• Directions:
Copy every one of the items below word for word, leaving out the pictures.

• Input rows:
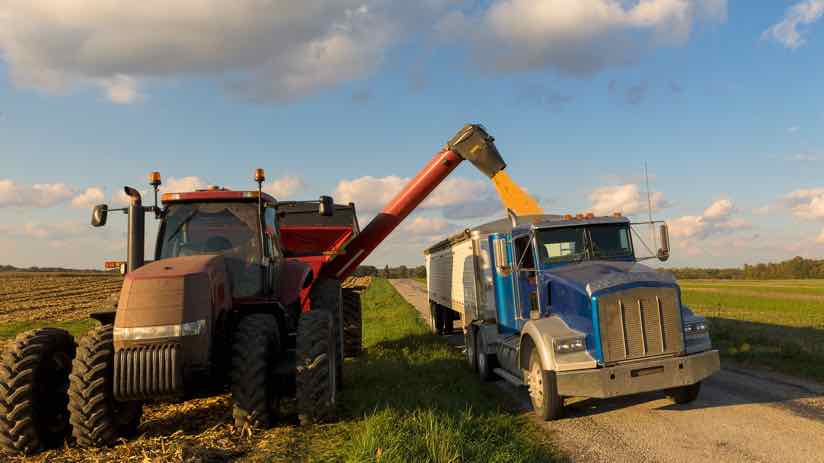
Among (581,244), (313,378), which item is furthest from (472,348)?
(313,378)

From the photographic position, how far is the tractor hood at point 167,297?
5406 mm

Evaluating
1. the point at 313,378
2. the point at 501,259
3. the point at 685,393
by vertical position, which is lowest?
the point at 685,393

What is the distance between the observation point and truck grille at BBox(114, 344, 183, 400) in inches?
205

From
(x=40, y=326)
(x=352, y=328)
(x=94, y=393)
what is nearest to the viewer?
(x=94, y=393)

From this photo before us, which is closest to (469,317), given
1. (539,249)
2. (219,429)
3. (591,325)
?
(539,249)

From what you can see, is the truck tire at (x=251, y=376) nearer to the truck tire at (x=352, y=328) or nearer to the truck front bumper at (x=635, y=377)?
the truck front bumper at (x=635, y=377)

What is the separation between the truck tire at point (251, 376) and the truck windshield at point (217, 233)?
3.89 ft

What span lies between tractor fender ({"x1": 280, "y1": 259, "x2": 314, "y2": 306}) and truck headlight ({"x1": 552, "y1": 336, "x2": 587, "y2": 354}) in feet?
11.9

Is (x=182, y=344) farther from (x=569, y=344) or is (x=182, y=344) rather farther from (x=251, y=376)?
(x=569, y=344)

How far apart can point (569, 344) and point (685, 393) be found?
1.98 m

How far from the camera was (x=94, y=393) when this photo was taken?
5.34 metres

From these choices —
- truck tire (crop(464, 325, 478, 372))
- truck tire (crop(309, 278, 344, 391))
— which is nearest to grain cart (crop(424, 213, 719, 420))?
truck tire (crop(464, 325, 478, 372))

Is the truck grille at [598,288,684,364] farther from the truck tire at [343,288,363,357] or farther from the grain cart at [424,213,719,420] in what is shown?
the truck tire at [343,288,363,357]

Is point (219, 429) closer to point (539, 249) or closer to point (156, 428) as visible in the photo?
point (156, 428)
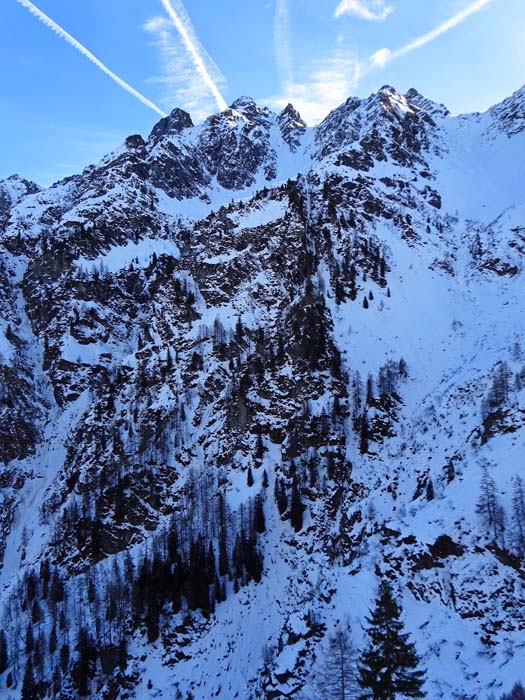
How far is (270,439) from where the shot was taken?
92875 millimetres

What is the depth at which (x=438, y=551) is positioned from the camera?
42.7 m

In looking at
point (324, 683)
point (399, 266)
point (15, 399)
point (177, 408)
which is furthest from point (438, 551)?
point (15, 399)

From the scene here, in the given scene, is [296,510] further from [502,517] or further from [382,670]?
[382,670]

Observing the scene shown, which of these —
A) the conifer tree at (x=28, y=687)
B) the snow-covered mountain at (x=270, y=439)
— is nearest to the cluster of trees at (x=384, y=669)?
the snow-covered mountain at (x=270, y=439)

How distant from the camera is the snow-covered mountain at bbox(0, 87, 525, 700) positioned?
143 feet

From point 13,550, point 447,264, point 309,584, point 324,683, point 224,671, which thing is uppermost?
point 447,264

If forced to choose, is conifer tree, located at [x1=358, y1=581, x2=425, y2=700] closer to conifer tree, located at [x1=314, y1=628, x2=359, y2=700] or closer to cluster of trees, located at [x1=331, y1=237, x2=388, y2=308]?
conifer tree, located at [x1=314, y1=628, x2=359, y2=700]

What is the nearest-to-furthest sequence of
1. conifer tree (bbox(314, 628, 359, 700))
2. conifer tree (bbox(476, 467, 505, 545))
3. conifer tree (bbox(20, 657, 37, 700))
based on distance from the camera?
conifer tree (bbox(314, 628, 359, 700)) → conifer tree (bbox(476, 467, 505, 545)) → conifer tree (bbox(20, 657, 37, 700))

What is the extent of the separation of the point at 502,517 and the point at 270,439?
54800mm

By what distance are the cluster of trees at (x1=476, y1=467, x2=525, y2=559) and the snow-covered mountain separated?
0.54ft

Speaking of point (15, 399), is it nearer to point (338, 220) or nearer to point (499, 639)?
point (338, 220)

• Exercise answer:
Among (581,244), (313,378), which item is furthest from (472,348)?
(313,378)

From the photographic position, how far is the tractor hood at point 167,297?
5406 mm

Evaluating
1. the point at 313,378
2. the point at 501,259
3. the point at 685,393
by vertical position, which is lowest?
the point at 685,393

What is the distance between the observation point and truck grille at BBox(114, 344, 183, 400) in inches?
205

From
(x=40, y=326)
(x=352, y=328)
(x=94, y=393)
what is nearest to the viewer?
(x=94, y=393)

From this photo before us, which is closest to (469,317), given
1. (539,249)
2. (219,429)
3. (591,325)
?
(539,249)

From what you can see, is the truck tire at (x=251, y=376) nearer to the truck tire at (x=352, y=328) or nearer to the truck front bumper at (x=635, y=377)?
the truck front bumper at (x=635, y=377)

What is the separation between the truck tire at point (251, 376) and the truck windshield at point (217, 233)?
3.89 ft

What span lies between tractor fender ({"x1": 280, "y1": 259, "x2": 314, "y2": 306}) and truck headlight ({"x1": 552, "y1": 336, "x2": 587, "y2": 354}) in feet?
11.9

Is (x=182, y=344) farther from (x=569, y=344) or is (x=182, y=344) rather farther from (x=251, y=376)?
(x=569, y=344)

How far apart can point (569, 344) and point (685, 393) be found?
1.98 m

How far from the camera was (x=94, y=393) when this photo was taken?
5.34 metres

From these choices —
- truck tire (crop(464, 325, 478, 372))
- truck tire (crop(309, 278, 344, 391))
— which is nearest to grain cart (crop(424, 213, 719, 420))?
truck tire (crop(464, 325, 478, 372))

Is the truck grille at [598,288,684,364] farther from the truck tire at [343,288,363,357] or farther from the grain cart at [424,213,719,420] in what is shown?
the truck tire at [343,288,363,357]

Is point (219, 429) closer to point (539, 249) or closer to point (156, 428) as visible in the photo?
point (156, 428)
How far is (270,439) from where the shot was taken?
92875 millimetres

What is the depth at which (x=438, y=551) is positioned from the camera?
42.7 m

In looking at
point (324, 683)
point (399, 266)
point (15, 399)
point (177, 408)
which is furthest from point (438, 551)?
point (15, 399)

From the scene here, in the given scene, is [296,510] further from [502,517] or further from [382,670]?
[382,670]

Observing the scene shown, which of these —
A) the conifer tree at (x=28, y=687)
B) the snow-covered mountain at (x=270, y=439)
— is nearest to the cluster of trees at (x=384, y=669)?
the snow-covered mountain at (x=270, y=439)

How distant from the camera is the snow-covered mountain at bbox(0, 87, 525, 700) positioned?
143 feet

From point 13,550, point 447,264, point 309,584, point 324,683, point 224,671, which thing is uppermost?
point 447,264

If forced to choose, is conifer tree, located at [x1=358, y1=581, x2=425, y2=700] closer to conifer tree, located at [x1=314, y1=628, x2=359, y2=700] or closer to cluster of trees, located at [x1=331, y1=237, x2=388, y2=308]?
conifer tree, located at [x1=314, y1=628, x2=359, y2=700]

What is the nearest-to-furthest sequence of
1. conifer tree (bbox(314, 628, 359, 700))
2. conifer tree (bbox(476, 467, 505, 545))
3. conifer tree (bbox(20, 657, 37, 700))
based on distance from the camera?
conifer tree (bbox(314, 628, 359, 700)) → conifer tree (bbox(476, 467, 505, 545)) → conifer tree (bbox(20, 657, 37, 700))

What is the extent of the separation of the point at 502,517 and the point at 270,439?
54800mm

By what distance are the cluster of trees at (x1=476, y1=467, x2=525, y2=559) and the snow-covered mountain separated?
0.54ft

Speaking of point (15, 399), is it nearer to point (338, 220) or nearer to point (499, 639)?
point (338, 220)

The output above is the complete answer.